WHAT THE TASK ASKS: List each of the lines below that contains the string "other", treating uppercase and lowercase letters as different.

DATA SUPPLIED:
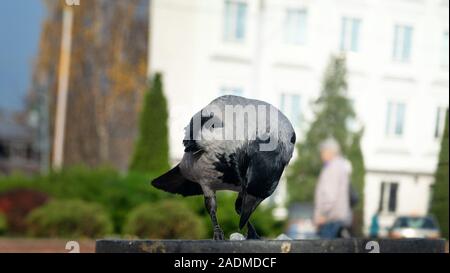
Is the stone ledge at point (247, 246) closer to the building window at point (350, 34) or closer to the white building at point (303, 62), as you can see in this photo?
the white building at point (303, 62)

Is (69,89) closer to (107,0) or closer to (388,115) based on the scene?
(107,0)

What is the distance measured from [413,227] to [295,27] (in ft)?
29.4

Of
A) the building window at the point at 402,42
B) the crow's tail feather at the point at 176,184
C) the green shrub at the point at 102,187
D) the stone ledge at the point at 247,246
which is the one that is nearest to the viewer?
the stone ledge at the point at 247,246

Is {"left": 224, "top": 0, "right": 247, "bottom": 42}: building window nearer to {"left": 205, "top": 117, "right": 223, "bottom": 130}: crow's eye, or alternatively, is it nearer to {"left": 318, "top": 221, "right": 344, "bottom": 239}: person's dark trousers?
{"left": 318, "top": 221, "right": 344, "bottom": 239}: person's dark trousers

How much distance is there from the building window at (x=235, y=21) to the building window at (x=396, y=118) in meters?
4.86

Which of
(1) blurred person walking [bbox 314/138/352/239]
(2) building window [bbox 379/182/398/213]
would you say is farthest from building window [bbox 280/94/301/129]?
(1) blurred person walking [bbox 314/138/352/239]

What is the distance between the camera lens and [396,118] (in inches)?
877

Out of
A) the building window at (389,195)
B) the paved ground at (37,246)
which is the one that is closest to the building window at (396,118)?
the building window at (389,195)

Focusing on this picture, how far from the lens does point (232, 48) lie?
23.5 meters

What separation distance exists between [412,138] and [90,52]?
17761 millimetres

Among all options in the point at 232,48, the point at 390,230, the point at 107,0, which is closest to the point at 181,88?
the point at 232,48

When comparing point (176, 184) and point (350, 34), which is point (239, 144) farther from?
point (350, 34)

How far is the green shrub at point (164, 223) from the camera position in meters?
15.9

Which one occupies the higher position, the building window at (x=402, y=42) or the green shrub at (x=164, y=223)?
the building window at (x=402, y=42)
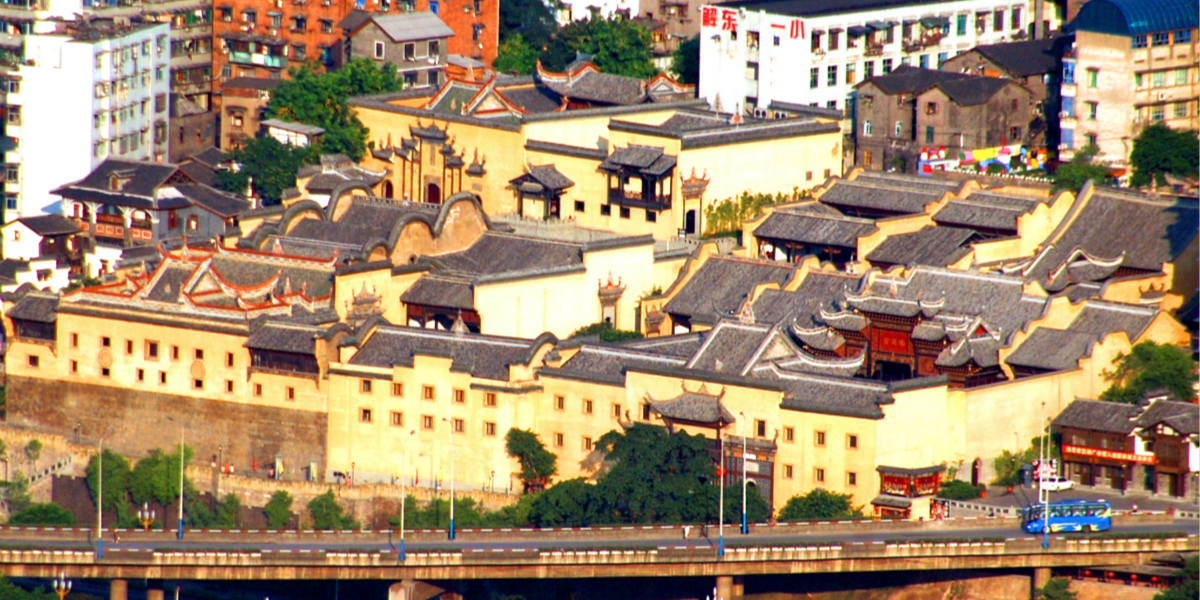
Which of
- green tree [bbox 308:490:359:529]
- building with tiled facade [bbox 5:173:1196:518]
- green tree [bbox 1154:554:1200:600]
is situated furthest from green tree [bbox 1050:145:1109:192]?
green tree [bbox 308:490:359:529]

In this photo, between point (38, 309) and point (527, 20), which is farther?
point (527, 20)

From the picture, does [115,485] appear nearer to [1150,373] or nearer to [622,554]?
[622,554]

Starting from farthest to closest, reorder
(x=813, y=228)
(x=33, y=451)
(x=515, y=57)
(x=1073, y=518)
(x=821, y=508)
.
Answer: (x=515, y=57) < (x=813, y=228) < (x=33, y=451) < (x=821, y=508) < (x=1073, y=518)

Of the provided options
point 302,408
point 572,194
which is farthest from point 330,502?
point 572,194

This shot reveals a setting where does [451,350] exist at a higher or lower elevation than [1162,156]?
lower

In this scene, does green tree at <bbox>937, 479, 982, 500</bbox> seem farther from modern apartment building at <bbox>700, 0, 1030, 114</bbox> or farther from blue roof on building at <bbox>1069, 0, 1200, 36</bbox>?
modern apartment building at <bbox>700, 0, 1030, 114</bbox>

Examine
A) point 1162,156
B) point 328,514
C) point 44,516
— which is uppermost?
point 1162,156

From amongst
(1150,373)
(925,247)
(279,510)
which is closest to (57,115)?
(279,510)
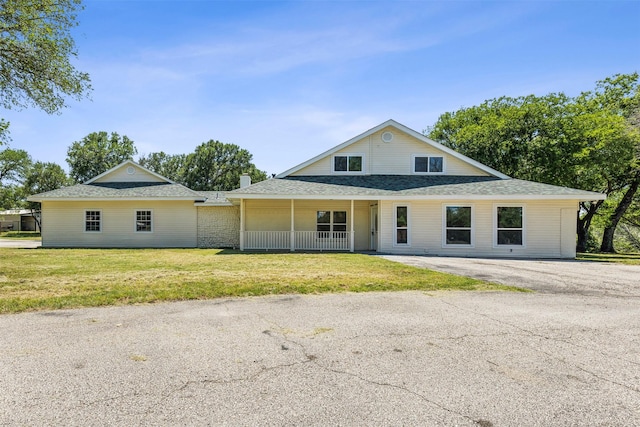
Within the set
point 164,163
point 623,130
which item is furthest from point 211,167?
point 623,130

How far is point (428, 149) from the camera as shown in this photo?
18516 mm

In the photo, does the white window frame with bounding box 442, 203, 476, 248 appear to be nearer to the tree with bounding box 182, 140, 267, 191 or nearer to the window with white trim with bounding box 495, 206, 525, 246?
the window with white trim with bounding box 495, 206, 525, 246

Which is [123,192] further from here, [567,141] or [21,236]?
[567,141]

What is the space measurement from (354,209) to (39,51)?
13.3 m

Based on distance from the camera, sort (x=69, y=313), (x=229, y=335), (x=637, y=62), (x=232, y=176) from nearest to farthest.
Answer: (x=229, y=335), (x=69, y=313), (x=637, y=62), (x=232, y=176)

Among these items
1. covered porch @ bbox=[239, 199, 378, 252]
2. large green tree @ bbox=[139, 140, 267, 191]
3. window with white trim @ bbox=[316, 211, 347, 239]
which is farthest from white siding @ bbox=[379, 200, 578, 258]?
large green tree @ bbox=[139, 140, 267, 191]

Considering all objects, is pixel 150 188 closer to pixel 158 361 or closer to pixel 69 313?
pixel 69 313

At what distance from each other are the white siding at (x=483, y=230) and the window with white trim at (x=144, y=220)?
40.4 ft

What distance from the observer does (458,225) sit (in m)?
15.9

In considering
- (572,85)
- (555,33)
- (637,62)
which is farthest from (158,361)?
(637,62)

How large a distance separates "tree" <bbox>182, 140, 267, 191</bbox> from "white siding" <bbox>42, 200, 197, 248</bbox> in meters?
29.5

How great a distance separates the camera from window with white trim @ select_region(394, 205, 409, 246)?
52.6 ft

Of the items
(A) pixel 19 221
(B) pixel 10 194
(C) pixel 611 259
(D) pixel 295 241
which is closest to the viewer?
(C) pixel 611 259

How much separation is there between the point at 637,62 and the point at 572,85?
400 cm
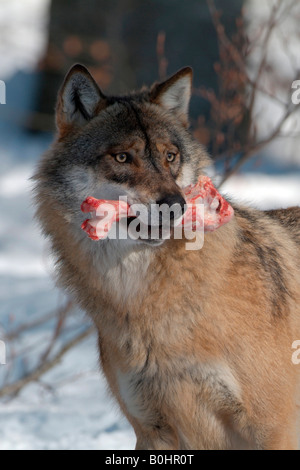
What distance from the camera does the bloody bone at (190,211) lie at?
3.13 metres

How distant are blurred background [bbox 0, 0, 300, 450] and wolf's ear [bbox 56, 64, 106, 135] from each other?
2.31m

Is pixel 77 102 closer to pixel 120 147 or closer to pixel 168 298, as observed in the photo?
pixel 120 147

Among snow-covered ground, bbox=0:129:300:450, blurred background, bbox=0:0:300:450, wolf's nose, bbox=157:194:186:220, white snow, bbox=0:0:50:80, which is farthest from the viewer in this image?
white snow, bbox=0:0:50:80

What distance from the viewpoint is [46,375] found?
21.3 ft

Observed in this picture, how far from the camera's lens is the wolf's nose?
2990 millimetres

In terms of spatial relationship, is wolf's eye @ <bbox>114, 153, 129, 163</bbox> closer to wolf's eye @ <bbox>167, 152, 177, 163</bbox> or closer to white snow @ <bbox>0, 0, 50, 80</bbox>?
wolf's eye @ <bbox>167, 152, 177, 163</bbox>

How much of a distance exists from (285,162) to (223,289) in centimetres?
1019

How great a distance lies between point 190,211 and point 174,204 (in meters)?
0.33

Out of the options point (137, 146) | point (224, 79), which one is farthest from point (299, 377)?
point (224, 79)

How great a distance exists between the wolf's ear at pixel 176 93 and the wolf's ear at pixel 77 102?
1.08 feet

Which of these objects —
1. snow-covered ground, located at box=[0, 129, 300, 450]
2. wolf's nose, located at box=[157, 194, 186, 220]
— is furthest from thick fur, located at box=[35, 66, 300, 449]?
snow-covered ground, located at box=[0, 129, 300, 450]

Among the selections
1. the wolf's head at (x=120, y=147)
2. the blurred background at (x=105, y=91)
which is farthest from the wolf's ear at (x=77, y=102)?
the blurred background at (x=105, y=91)

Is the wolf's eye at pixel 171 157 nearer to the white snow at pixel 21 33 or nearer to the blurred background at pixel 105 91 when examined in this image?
the blurred background at pixel 105 91

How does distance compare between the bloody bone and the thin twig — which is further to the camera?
the thin twig
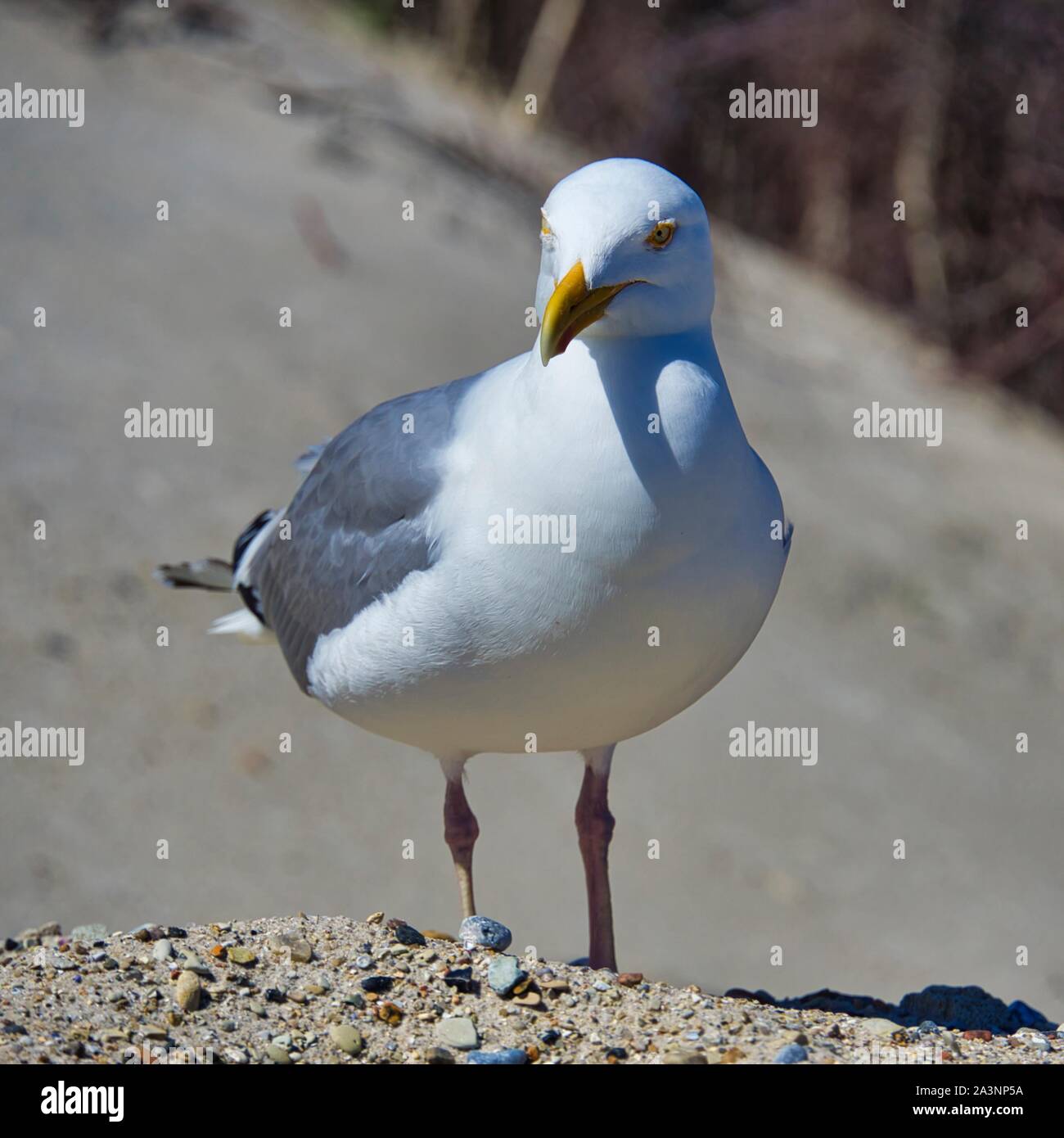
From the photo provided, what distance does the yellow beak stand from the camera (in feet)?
11.4

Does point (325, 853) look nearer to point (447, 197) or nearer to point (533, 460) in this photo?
point (533, 460)

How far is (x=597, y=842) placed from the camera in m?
4.87

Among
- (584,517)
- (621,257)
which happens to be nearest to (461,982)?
(584,517)

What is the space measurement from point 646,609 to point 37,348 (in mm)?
6922

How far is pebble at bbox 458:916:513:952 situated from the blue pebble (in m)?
0.56

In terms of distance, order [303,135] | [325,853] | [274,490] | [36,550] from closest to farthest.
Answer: [325,853] → [36,550] → [274,490] → [303,135]

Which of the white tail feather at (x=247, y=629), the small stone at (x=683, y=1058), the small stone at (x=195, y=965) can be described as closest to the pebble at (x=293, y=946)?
the small stone at (x=195, y=965)

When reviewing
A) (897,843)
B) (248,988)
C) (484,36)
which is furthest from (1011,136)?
(248,988)

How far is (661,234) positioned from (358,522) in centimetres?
133

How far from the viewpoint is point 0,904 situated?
6641 mm

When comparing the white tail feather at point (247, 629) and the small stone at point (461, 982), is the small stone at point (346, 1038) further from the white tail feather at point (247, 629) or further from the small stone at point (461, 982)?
the white tail feather at point (247, 629)

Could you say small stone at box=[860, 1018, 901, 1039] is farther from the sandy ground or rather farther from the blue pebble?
the blue pebble

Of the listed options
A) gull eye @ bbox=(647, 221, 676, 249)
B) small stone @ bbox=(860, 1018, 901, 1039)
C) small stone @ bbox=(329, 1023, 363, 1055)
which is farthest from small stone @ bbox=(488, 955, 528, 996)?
gull eye @ bbox=(647, 221, 676, 249)

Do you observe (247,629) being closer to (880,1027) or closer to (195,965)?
(195,965)
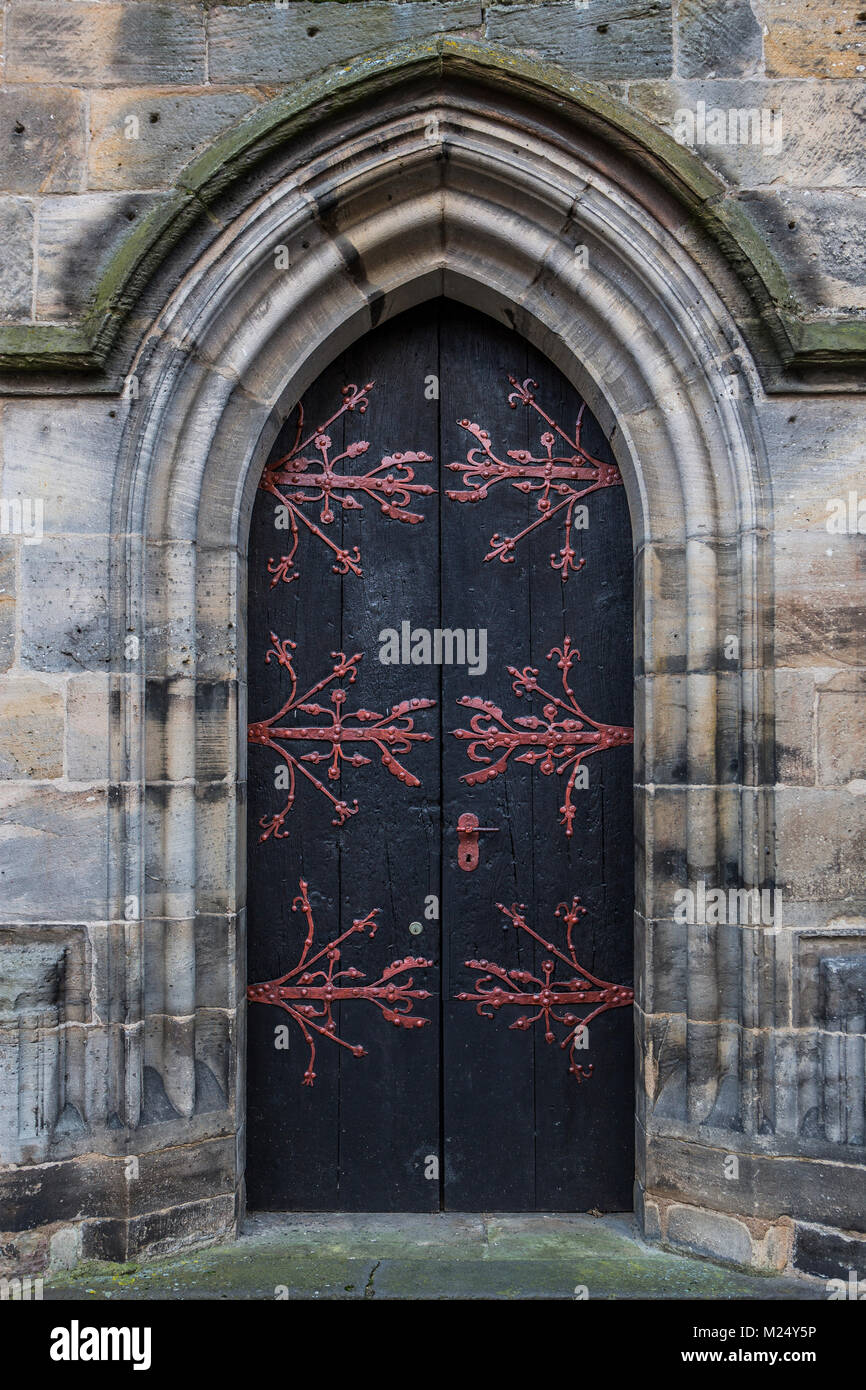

WORKED SOLUTION:
At what distance from each other are the white siding at (x=483, y=230) and the window with white trim at (x=144, y=220)?
How distant are blurred background [bbox 0, 0, 300, 450] and wolf's ear [bbox 56, 64, 106, 135] from each other?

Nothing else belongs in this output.